#### PASSAGE TO READ ####

# Why wont my tire inflate!?



## MattofBostone (Jun 24, 2008)

Hey friends!

I just bought my Trek 2100 on a sweet deal at my LBS but I have already had two problems with the back tire in less than 2 weeks. The first thing was the tire went totally flat over the course of 2 days while I was away. No idea why. I took it to the shop I bought it from and they said they just re-inflated it and it was fine. I took it on two rides on back to back days after that so I didn't check the pressure. 

Today I went to check my tires and filled my front tire first and it worked perfectly. When I put the nozzle on the rear tire valve i hear a little air leak out and then I flip the lever (which on the front tire worked just fine) and it says my air pressure is 14psi and one pump increases it to 150psi! I have tried and tried but I just can't get it to work. Has this happened to anyone else? Perhaps its something simple that I am missing or maybe the valve is malfunctioning but any suggestions would be appreciated!

Matt


----------



## Bocephus Jones II (Oct 7, 2004)

MattofBostone said:


> Hey friends!
> 
> I just bought my Trek 2100 on a sweet deal at my LBS but I have already had two problems with the back tire in less than 2 weeks. The first thing was the tire went totally flat over the course of 2 days while I was away. No idea why. I took it to the shop I bought it from and they said they just re-inflated it and it was fine. I took it on two rides on back to back days after that so I didn't check the pressure.
> 
> ...


are you unscrewing the presta valve before trying to seat the pump head on the valve? Other than that, you need to push the pump head down harder...you aren't getting any air in and the PSI is showing that fact.


----------



## jupiterrn (Sep 22, 2006)

If it is a presta valve make sure you press on it first with your finger to release the valve (air will come out) then press down with the pump. Sometimes if the valve it too short it will not get depressed when you go to air it up. Push the pump on and hold it there and then start to try to inflate. My wife has deep wheels and it came with short stem valves ( no idea why) not the long stem. Occasionally, my pump will not get pushed down enough and will not inflate her tire and I am tooo lazy and cheap to switch to long stem valve tubes until they have a hole in them. If that does not fix the problem, again push on the valve and let the air out, now try to inflate with your mouth. If no air goes in then, you have something wrong and need to change the tube.

#### DATA SHOWN ####

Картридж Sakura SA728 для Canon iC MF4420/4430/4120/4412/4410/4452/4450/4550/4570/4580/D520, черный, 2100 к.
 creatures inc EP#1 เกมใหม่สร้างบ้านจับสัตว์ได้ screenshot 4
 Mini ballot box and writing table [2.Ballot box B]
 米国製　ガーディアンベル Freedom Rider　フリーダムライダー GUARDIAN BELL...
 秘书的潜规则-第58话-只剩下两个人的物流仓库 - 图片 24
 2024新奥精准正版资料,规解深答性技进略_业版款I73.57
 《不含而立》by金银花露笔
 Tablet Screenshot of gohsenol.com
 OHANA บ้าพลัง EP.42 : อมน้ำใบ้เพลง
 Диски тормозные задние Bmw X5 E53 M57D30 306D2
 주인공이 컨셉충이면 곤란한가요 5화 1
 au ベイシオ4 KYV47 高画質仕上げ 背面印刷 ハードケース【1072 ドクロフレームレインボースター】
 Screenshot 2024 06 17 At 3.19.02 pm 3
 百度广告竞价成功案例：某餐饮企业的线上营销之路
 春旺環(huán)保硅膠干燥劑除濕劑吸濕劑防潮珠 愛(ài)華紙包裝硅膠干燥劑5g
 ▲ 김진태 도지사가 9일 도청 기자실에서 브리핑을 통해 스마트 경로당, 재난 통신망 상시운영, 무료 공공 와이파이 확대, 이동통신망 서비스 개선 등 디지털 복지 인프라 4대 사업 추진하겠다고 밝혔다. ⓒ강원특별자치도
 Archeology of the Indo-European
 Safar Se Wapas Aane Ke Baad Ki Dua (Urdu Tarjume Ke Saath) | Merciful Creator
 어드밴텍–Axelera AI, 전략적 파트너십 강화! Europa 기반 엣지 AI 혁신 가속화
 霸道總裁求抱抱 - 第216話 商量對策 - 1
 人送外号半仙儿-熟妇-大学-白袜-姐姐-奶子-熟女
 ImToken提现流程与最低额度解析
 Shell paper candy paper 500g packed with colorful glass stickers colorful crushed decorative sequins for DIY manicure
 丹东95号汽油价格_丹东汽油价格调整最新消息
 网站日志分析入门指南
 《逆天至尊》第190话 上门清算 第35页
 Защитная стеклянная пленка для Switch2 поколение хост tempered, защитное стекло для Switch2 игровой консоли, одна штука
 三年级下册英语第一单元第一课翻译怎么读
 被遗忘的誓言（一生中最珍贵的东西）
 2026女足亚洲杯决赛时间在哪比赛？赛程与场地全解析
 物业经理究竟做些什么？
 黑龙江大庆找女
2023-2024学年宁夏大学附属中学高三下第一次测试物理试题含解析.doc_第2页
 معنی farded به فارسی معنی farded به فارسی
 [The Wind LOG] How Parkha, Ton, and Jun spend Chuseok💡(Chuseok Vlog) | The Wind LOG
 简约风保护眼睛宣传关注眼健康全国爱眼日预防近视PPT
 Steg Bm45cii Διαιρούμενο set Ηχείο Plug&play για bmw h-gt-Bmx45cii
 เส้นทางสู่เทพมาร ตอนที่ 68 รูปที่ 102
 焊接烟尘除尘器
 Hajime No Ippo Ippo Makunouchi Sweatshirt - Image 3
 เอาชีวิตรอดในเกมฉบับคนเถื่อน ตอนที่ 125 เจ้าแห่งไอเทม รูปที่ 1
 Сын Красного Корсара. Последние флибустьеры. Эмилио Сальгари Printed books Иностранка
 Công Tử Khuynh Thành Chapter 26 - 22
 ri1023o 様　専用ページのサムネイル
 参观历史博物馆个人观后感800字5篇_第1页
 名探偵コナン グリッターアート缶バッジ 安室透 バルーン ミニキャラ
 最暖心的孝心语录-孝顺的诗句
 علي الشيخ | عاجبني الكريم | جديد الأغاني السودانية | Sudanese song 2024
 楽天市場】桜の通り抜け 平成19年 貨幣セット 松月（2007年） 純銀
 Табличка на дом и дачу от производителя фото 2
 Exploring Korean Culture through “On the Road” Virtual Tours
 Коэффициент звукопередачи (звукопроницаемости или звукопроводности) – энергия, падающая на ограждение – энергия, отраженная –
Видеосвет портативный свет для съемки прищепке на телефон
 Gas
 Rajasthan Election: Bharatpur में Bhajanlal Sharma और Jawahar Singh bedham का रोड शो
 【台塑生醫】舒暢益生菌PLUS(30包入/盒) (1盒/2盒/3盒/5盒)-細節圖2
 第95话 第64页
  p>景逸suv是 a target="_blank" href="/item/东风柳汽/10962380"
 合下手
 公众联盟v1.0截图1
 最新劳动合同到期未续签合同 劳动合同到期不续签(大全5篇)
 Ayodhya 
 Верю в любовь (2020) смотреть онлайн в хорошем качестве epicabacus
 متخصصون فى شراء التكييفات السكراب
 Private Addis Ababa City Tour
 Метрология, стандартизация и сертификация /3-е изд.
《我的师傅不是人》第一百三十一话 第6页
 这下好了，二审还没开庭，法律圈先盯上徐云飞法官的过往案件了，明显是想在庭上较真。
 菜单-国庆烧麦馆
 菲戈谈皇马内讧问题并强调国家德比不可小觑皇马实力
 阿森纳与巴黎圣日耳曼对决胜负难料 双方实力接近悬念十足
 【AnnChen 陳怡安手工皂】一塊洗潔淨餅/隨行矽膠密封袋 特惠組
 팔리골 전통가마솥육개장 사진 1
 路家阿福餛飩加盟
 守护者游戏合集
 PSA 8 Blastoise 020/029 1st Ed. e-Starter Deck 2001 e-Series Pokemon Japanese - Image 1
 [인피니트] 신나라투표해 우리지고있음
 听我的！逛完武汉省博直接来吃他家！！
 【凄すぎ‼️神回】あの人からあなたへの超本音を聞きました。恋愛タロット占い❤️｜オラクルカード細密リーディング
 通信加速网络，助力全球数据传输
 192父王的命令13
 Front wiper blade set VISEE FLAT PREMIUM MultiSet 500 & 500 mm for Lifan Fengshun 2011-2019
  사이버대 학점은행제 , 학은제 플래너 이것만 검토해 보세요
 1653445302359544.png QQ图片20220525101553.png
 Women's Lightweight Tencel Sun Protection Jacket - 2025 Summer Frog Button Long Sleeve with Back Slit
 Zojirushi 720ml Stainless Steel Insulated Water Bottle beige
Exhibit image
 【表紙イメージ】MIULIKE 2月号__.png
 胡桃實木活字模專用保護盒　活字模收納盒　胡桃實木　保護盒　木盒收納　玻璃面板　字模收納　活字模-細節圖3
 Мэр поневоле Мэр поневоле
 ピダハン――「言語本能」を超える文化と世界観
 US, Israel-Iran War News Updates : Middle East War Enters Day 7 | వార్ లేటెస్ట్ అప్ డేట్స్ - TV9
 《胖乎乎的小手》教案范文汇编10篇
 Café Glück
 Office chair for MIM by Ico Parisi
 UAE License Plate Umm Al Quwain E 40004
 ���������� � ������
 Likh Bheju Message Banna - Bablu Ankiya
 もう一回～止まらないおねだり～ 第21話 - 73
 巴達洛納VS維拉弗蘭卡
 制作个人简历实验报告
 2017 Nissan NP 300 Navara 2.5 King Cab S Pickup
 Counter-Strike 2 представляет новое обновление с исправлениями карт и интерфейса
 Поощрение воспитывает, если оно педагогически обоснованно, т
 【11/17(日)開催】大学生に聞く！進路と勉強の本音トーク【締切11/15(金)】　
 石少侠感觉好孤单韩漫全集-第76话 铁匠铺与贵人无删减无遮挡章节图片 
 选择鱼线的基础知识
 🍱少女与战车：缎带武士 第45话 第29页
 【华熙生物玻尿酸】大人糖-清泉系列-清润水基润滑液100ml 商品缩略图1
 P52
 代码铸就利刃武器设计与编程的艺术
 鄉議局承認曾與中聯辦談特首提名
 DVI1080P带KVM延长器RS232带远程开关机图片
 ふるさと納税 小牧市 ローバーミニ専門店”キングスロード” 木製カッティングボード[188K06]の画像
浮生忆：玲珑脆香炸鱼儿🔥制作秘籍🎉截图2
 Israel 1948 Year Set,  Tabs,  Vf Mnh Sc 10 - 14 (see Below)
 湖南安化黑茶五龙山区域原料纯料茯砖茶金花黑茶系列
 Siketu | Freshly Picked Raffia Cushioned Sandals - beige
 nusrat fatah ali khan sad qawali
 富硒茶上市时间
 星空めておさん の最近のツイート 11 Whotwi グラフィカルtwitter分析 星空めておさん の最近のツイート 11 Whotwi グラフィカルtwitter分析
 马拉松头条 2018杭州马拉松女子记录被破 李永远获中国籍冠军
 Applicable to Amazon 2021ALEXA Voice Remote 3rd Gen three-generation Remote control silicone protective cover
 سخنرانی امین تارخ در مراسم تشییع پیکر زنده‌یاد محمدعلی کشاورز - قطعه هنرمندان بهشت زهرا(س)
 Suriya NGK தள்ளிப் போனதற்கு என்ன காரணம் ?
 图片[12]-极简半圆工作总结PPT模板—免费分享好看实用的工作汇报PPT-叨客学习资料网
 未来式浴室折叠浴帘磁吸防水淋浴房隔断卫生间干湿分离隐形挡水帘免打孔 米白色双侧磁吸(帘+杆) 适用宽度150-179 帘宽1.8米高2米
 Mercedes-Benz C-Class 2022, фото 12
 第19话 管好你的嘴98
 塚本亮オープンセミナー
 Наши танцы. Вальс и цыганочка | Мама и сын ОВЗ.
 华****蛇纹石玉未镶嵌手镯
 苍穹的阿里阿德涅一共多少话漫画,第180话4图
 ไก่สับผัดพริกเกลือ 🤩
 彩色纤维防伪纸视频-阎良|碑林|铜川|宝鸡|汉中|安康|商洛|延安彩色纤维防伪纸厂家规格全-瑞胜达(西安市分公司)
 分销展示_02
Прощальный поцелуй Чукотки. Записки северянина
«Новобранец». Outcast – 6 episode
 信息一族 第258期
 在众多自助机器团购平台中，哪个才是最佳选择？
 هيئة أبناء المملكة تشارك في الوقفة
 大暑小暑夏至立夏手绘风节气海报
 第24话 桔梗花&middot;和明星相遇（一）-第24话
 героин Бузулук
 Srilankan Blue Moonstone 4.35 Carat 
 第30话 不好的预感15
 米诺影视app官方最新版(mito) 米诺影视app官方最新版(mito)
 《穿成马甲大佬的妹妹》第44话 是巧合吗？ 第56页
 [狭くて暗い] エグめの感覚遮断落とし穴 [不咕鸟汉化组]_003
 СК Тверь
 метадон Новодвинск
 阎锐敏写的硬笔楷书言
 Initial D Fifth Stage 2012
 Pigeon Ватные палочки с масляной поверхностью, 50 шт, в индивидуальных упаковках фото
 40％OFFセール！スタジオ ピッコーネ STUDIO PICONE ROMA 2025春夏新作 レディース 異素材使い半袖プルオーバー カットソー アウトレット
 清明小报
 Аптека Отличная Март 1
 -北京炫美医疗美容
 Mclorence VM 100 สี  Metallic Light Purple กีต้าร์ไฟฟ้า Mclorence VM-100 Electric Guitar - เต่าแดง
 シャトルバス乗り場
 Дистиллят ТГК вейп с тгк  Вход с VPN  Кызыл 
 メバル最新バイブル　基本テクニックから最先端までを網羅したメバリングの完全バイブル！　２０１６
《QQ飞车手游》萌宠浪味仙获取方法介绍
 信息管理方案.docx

####

* APPLY WHAT YOU READ:
A: From the tire inflation thread, return the passage starting with "Today I went" and going on through "(Oct 7, 2004)".
B: Resume the tire inflation thread from the point where it stops.
These records have nothing to do with the tire inflation thread.

* REPLIES:
A:
Today I went to check my tires and filled my front tire first and it worked perfectly. When I put the nozzle on the rear tire valve i hear a little air leak out and then I flip the lever (which on the front tire worked just fine) and it says my air pressure is 14psi and one pump increases it to 150psi! I have tried and tried but I just can't get it to work. Has this happened to anyone else? Perhaps its something simple that I am missing or maybe the valve is malfunctioning but any suggestions would be appreciated!

Matt


----------



## Bocephus Jones II (Oct 7, 2004)

B:
----------



## sometimerider (Sep 21, 2007)

Bocephus Jones II said:


> are you unscrewing the presta valve before trying to seat the pump head on the valve? Other than that, you need to push the pump head down harder...you aren't getting any air in and the PSI is showing that fact.


In addition, after unscrewing the valve, push the plunger down (just for an instant) to break the stiction that is sealing it.


----------



## barry1021 (Nov 27, 2005)

If the pump isnt seated, you're reading the pressure in the hose. Stop pumping, remove pump make sure valve is open and reseat pump on valve and try again.


----------



## jsedlak (Jun 17, 2008)

Ok... stupid question, but how do you inflate a tyre like this?

Apparently it isn't the same as my (old) valves where you just press on and lower the lever to lock it and open the valves.....


----------



## MattofBostone (Jun 24, 2008)

Ok so to answer some questions, I'm unscrewing the stopper. I did the same thing on my front tire and everything went swimmingly! I will try to push harder but also when I press on the valve it releases air so that doesn't seem to be the issue. Thanks for the tips and I will report back!


----------



## sometimerider (Sep 21, 2007)

jsedlak said:


> Ok... stupid question, but how do you inflate a tyre like this?
> 
> Apparently it isn't the same as my (old) valves where you just press on and lower the lever to lock it and open the valves.....


For more than you wanted to know: http://www.sheldonbrown.com/flats.html


----------



## California L33 (Jan 20, 2006)

MattofBostone said:


> Ok so to answer some questions, I'm unscrewing the stopper. I did the same thing on my front tire and everything went swimmingly! I will try to push harder but also when I press on the valve it releases air so that doesn't seem to be the issue. Thanks for the tips and I will report back!


It sounds like you've got the tire valve open now. Now push the pump head down harder on the valve before locking it. When you open it, you should hear a momentary, though quiet sound, and the gauge will read the tire pressure. 

The 14psi to 150psi indicates, as previously stated, that you were reading the pressure in the hose, not the tire.

There is a very small possibility that you have a defective valve. You're probably just not getting the pump head down far enough on it.


----------



## Mr. Versatile (Nov 24, 2005)

Sometimes you have to jiggle the pump head a little after you clamp it on the valve. You could try doing this with one hand and pumping with the other. You probably won't be able to completely inflate the tire like that, but once you achieve a good air path, you're good to go.


----------



## jsedlak (Jun 17, 2008)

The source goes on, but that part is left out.